■ **DOCUMENT SEGMENT**
··········

The only “bad” thing that happened on our whole trip (unless you count the frozen carrots) is that at the last motel I managed to leave my cell phone charger.  Not smart at all.  I still have not managed to get a solid answer on how to get it back.  It looks like it will cost $40 to $50 to get a new one so I want to get the other one mailed to us.  Maybe on Monday I can get through to the office.  The receptionist was folding sheets when we got there which answered our question about why no one answered the phone there the two times we called during the day to verify our booking.

As missionaries, we wear a name tag with our name and the name of the Savior on our clothing.  As we have been traveling we have had opportunities to witness to people of the Savior because of those tags.  It is wonderful. 

And now we have arrived!  The other office couple and the mission nurse were at our apartment having helped with cleaning after the new carpet was installed that morning.  They helped carry our stuff up the SEVENTEEN stairs to our apartment.  I made 4 trips and called it good.  Each of the others did about that many and Dear One did at least one more after everyone else had stopped.

It is a two-bedroom apartment with an open kitchen-dining room-living room.  There is a little deck and storage room off the living room.  There is a washer and dryer!!!!  Yay!!! I am so grateful for that.  Almost as soon as our new friends left, I put our dirty clothes going.  Well, no. Actually after they left we climbed back into the car to go get a Costco membership (they have a pharmacy) so we could get bedding, laundry soap, and some food.  After that we went to WinCo and got some more food then went back to the apartment, put away the food, cooked the frozen pizza and made a salad with refried beans on top, made the bed and crawled in.  Barely after 9:00 I was asleep.  I don’t know about Dear One.  We had just finished our prayer when there was a knock on the door. I did NOT feel compelled to put clothes back on and go out to chat with the Elders. They live somewhere in the complex and came to offer to let us follow them to Church in the morning.  That was nice of them.

Church was good.  How can it not be?!  We came home for a quick leftover pizza, veggie burger, and salad lunch then I went to bed to read and nap again.  Still have time change issues. I used to wake up early at home in Vermont.  Now early is REALLY early.  I hope to get caught up with the time zones soon.  Maybe the eclipse will change everything!

··········

■ **EXTRACTED RECORDS**
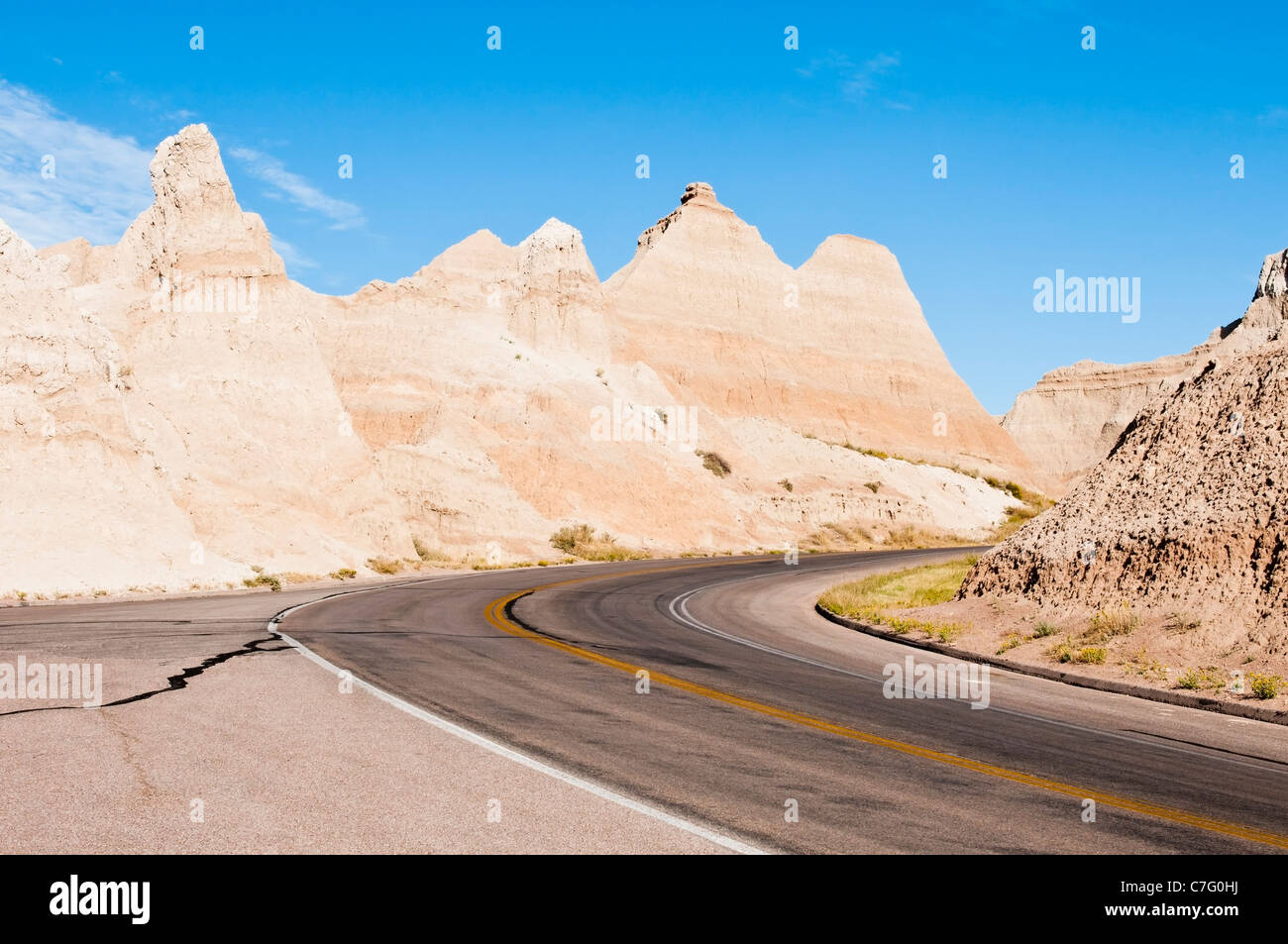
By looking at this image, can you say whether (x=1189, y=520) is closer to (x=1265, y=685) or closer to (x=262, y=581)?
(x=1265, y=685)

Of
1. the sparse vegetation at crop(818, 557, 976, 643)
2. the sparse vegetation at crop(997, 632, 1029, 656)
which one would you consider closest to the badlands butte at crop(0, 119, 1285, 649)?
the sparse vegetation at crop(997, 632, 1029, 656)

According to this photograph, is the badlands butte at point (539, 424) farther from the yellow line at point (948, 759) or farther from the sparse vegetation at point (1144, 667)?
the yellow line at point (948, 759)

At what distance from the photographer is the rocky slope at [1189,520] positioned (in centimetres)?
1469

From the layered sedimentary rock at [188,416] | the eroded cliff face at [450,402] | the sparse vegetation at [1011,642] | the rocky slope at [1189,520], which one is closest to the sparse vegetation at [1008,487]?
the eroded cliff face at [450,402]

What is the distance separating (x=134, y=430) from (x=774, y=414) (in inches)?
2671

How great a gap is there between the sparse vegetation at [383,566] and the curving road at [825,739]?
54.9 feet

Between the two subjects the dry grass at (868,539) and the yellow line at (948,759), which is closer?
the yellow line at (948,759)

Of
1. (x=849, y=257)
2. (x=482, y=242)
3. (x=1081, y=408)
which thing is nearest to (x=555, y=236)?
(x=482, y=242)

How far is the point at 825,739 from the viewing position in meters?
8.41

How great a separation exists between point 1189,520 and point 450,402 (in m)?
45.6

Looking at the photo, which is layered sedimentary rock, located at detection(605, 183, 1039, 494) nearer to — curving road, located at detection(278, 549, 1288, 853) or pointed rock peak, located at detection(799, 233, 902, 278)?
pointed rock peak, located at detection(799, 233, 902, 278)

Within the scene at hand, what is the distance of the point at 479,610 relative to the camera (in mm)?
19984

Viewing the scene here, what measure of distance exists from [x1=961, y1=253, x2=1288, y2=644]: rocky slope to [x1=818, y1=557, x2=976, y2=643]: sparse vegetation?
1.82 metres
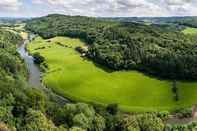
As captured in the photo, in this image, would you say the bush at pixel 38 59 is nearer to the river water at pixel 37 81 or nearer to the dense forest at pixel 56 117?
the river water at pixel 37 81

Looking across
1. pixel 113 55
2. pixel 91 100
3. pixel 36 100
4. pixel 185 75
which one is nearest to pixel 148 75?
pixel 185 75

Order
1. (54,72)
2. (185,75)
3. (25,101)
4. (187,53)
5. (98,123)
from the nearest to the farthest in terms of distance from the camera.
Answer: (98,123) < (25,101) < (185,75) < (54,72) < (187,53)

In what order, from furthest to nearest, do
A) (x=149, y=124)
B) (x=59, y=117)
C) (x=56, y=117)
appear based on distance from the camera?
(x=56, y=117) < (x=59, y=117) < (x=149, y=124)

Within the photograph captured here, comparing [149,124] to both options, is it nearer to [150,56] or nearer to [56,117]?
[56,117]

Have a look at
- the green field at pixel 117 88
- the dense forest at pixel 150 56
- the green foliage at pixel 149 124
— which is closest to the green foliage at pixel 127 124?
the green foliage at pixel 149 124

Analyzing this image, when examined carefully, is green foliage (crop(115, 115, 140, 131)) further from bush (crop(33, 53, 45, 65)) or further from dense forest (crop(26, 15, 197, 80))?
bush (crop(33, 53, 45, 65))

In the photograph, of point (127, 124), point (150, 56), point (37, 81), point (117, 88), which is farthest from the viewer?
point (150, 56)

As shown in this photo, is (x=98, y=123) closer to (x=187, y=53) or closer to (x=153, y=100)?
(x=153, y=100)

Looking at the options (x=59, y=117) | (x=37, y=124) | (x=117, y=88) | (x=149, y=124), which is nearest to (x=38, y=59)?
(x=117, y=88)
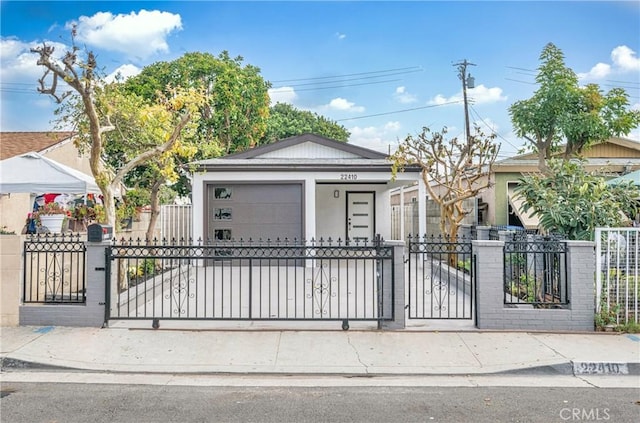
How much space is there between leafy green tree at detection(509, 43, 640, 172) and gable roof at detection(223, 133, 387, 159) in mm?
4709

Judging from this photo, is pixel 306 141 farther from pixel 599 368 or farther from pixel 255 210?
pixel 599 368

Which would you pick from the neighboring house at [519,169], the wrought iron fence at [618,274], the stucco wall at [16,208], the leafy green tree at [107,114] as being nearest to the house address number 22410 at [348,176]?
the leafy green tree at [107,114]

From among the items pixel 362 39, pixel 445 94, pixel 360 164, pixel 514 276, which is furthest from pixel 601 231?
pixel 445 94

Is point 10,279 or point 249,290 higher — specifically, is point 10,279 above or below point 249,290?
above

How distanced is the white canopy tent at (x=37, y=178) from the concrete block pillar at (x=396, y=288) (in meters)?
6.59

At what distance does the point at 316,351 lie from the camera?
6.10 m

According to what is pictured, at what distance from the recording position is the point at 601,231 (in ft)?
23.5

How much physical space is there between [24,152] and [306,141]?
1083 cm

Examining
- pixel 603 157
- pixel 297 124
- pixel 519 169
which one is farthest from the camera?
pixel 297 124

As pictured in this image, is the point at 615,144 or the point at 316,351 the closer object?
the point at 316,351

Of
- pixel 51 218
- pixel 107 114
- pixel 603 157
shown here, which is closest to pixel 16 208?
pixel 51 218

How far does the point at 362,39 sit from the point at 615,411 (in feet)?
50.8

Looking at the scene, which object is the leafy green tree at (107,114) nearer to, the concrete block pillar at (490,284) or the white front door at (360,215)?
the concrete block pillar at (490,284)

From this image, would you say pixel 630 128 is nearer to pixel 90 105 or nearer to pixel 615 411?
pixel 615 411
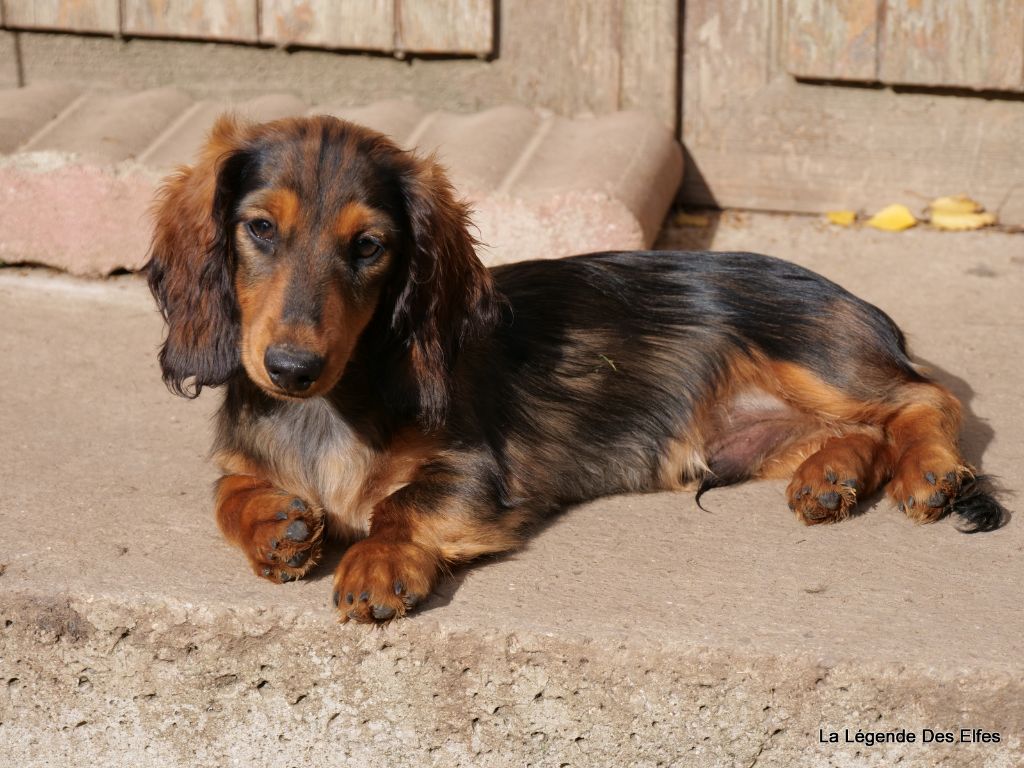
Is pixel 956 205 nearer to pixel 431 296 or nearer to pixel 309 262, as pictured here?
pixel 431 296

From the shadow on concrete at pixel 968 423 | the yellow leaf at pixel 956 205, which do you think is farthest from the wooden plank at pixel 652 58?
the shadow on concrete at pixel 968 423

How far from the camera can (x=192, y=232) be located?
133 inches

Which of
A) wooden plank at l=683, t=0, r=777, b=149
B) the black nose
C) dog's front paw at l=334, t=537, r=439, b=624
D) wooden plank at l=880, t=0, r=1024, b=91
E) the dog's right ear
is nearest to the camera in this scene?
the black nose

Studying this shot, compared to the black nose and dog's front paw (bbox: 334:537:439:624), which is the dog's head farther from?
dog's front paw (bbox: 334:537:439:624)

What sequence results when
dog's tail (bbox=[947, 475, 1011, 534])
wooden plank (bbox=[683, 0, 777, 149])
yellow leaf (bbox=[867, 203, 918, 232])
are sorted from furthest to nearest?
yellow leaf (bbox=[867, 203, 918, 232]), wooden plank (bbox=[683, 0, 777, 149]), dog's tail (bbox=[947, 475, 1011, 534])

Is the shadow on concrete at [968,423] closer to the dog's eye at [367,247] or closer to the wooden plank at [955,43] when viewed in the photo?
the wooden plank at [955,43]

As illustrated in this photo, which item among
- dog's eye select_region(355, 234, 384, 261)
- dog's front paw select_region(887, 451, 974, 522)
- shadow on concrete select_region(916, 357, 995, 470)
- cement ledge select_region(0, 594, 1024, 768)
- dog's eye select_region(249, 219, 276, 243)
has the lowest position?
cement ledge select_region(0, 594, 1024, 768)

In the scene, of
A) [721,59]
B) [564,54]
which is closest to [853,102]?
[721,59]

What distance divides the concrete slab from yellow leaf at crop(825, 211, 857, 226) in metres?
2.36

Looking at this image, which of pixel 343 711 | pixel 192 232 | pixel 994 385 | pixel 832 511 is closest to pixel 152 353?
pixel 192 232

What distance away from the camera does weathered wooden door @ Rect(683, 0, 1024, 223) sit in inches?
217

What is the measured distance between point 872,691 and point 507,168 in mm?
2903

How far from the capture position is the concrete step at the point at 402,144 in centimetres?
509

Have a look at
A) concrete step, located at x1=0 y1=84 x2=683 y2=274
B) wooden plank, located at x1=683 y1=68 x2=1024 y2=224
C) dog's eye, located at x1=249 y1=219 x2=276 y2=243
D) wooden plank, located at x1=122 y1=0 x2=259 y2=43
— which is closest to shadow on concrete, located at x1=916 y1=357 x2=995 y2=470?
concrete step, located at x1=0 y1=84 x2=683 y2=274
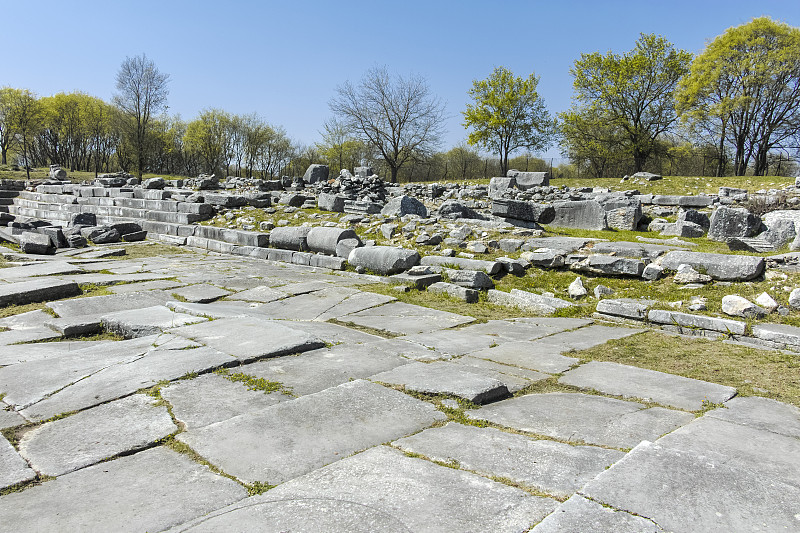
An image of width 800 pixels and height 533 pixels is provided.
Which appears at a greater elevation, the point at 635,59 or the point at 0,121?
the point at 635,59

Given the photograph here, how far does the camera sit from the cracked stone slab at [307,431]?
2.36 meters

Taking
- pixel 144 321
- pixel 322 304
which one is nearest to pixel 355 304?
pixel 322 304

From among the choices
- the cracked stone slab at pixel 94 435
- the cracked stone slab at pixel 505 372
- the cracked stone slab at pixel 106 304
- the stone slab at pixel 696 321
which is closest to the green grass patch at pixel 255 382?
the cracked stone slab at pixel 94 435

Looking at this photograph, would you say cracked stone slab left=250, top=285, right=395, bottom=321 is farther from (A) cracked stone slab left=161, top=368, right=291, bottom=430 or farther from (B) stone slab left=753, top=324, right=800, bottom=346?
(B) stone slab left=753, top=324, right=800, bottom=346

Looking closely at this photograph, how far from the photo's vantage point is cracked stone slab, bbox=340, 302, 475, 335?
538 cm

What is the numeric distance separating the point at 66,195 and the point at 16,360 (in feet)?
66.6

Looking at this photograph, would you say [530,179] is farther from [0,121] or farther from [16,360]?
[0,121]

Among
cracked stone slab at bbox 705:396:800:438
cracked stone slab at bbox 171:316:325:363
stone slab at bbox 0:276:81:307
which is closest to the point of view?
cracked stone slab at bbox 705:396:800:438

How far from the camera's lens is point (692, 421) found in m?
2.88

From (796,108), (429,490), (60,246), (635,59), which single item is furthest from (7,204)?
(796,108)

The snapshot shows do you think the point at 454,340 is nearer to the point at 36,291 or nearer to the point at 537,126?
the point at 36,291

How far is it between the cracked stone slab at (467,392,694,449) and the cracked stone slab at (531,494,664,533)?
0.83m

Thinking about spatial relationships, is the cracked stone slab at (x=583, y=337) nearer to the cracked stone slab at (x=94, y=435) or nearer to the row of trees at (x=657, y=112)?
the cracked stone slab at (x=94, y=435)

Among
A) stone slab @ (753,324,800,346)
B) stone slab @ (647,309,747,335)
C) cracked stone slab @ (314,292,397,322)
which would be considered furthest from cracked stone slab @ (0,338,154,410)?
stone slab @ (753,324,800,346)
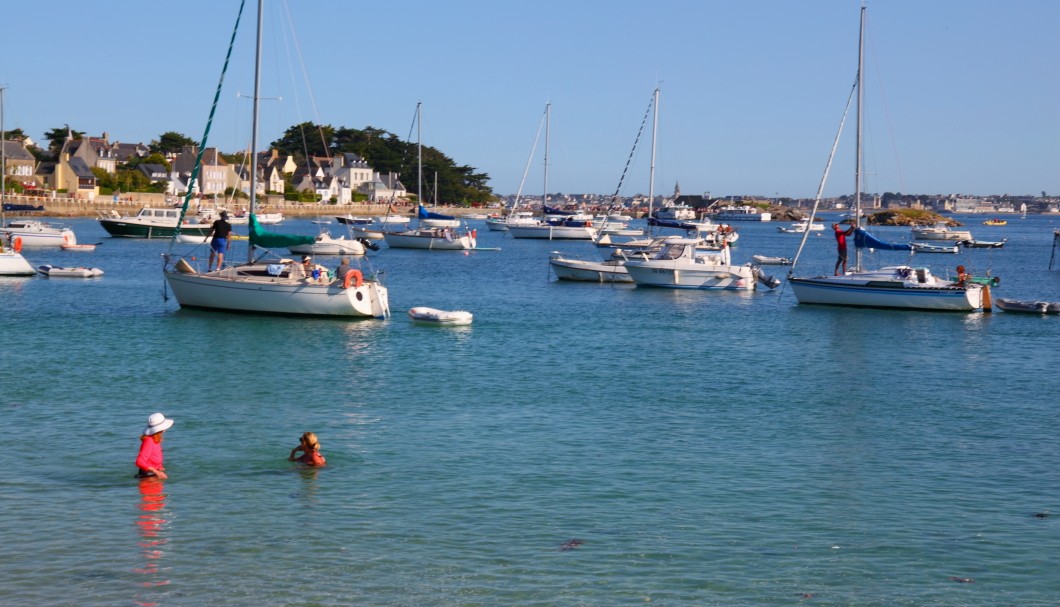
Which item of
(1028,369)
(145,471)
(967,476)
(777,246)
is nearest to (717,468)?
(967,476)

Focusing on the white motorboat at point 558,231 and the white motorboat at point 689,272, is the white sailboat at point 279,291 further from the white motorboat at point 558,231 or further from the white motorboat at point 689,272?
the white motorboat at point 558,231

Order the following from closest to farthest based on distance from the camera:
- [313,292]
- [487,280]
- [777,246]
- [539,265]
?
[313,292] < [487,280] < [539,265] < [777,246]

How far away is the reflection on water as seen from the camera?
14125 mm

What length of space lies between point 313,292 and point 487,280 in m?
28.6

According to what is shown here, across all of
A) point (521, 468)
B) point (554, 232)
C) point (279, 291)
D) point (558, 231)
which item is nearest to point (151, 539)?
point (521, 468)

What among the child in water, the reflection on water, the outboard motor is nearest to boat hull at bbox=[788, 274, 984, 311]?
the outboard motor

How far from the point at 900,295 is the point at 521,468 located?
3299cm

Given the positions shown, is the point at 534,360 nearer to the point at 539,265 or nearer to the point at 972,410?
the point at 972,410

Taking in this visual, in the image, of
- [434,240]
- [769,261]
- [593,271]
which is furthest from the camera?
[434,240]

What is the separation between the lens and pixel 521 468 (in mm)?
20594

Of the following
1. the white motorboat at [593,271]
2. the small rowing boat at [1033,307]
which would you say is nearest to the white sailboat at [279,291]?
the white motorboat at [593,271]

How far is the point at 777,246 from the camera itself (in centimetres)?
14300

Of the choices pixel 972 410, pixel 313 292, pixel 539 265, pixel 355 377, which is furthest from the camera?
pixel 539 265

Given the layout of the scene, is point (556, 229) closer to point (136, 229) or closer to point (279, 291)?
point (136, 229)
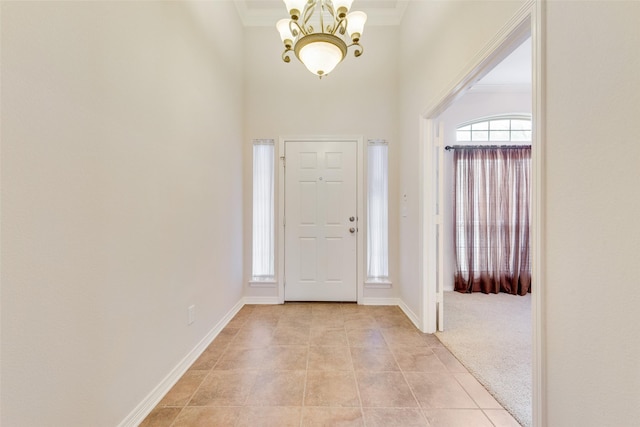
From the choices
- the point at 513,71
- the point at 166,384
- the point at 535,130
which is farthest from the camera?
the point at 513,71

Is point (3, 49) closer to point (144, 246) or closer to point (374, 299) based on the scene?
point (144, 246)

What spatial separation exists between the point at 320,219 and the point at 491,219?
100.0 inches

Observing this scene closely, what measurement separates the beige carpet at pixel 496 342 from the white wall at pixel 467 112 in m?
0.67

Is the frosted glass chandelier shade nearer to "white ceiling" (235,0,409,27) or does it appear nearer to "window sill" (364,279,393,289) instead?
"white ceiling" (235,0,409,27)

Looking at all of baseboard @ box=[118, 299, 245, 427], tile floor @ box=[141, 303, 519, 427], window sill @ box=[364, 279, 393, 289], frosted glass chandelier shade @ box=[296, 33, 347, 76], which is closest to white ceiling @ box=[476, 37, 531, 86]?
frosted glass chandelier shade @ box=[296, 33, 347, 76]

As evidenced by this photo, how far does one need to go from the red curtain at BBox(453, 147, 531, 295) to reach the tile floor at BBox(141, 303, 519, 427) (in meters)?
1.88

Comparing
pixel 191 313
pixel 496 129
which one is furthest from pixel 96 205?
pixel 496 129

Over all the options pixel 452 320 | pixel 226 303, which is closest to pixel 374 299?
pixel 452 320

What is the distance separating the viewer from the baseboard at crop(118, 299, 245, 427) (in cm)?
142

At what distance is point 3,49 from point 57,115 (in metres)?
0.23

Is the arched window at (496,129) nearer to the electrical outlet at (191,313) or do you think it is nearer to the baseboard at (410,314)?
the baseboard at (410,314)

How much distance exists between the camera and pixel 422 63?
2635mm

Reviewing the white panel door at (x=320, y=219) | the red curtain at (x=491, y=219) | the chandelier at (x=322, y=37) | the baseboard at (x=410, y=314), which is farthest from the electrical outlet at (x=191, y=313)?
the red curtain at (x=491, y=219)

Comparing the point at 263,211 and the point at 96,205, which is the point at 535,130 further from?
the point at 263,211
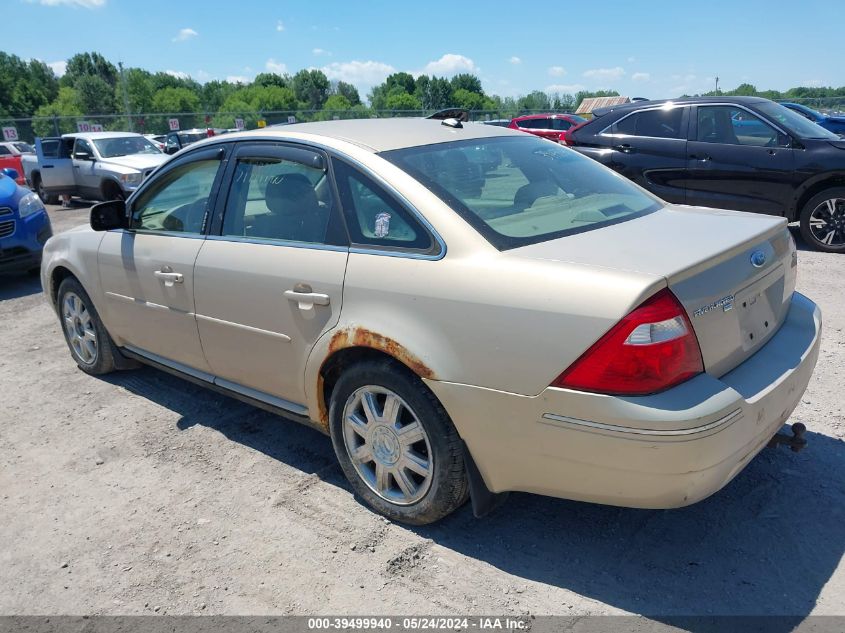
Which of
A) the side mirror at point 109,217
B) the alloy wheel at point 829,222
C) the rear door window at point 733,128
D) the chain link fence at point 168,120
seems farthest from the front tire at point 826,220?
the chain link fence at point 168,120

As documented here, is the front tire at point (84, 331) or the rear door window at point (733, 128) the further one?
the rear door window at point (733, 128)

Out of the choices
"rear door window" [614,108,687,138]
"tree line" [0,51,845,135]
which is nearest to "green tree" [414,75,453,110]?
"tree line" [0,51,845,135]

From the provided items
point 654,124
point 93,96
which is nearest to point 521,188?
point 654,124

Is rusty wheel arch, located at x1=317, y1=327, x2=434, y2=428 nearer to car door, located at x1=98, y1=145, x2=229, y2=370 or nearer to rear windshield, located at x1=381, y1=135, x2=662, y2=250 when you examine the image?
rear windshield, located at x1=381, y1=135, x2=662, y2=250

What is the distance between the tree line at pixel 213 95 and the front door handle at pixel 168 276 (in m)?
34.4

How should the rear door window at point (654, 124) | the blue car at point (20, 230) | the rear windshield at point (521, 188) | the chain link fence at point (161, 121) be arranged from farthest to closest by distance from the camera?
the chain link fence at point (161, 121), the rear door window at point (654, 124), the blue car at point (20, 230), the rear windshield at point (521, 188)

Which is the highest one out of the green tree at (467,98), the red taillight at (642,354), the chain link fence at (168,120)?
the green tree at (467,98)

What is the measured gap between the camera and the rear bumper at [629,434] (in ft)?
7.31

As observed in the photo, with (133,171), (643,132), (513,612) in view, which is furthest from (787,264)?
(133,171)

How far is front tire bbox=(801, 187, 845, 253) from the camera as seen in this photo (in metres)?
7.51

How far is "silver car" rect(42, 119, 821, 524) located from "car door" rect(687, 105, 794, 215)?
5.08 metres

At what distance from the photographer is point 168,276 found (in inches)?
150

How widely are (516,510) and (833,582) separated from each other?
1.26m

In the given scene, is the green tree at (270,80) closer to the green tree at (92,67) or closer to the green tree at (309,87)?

··········

■ **PROBLEMS TO WORK ON**
(A) Quote the blog post about the missionary couple's arrival from "And now we have" up to and including "else had stopped.".
(B) According to the blog post about the missionary couple's arrival, how many stairs lead up to their apartment?
(C) Write what comes next in the blog post about the missionary couple's arrival, picking up right after its last sentence.

■ **ANSWERS FOR EACH ITEM**
(A)
And now we have arrived!  The other office couple and the mission nurse were at our apartment having helped with cleaning after the new carpet was installed that morning.  They helped carry our stuff up the SEVENTEEN stairs to our apartment.  I made 4 trips and called it good.  Each of the others did about that many and Dear One did at least one more after everyone else had stopped.

(B) Seventeen

(C)
At five o’clock we went to the mission nurse’s home for a wonderful dinner which she prepared:  chicken chili which was wonderful, some great bread roll twists that had Italian seasoning and garlic on them, a fabulous salad with I adored, and for dessert some peanut butter cookie dough-marshmallow-peanuts-popcorn-and white chocolate drizzle bars.  They were decadently sweet and delicious.  Dear One accepted one to take home.  Elder and Sister J took the remainder to the office, which we got to go see as the was an emergency phone call from a set of Sister missionaries. They had locked their keys in the car…

So off to the mission office we went along with Elder and Sister J then rode along with them to rescue the sisters.  Beaverton is considered out in the country.  I just shake my head in wonder at this “country”.  It is not Vermont!  NO AT ALL!!  Two Costco’s within fifteen minutes.  Trader Joes and Whole Foods Markets as close.  Many apartment complexes.

Well, we will learn how to get around.  Eventually.  I must say it will be a challenge to go grocery shopping with Dear One.  We have totally different views of so many things.

This is so long.  I am sure no one is still reading, but if you are:  we don’t have internet yet. I hope I can post this using the internet on our cell phone.  The daily updates are probably a thing of the past.  Tomorrow we don’t go into the office until 1 PM because the other office people are going to head south to where they can see the totality of the eclipse.  I will just watch from our balcony/patio.  I remember the last one while working in Hanover—the way the leaves looked, the shadows.  I am sure we will see that from where we are.


Maybe Dear One can get internet for us soon.  I have loved having internet wherever we went because motels always have WiFi.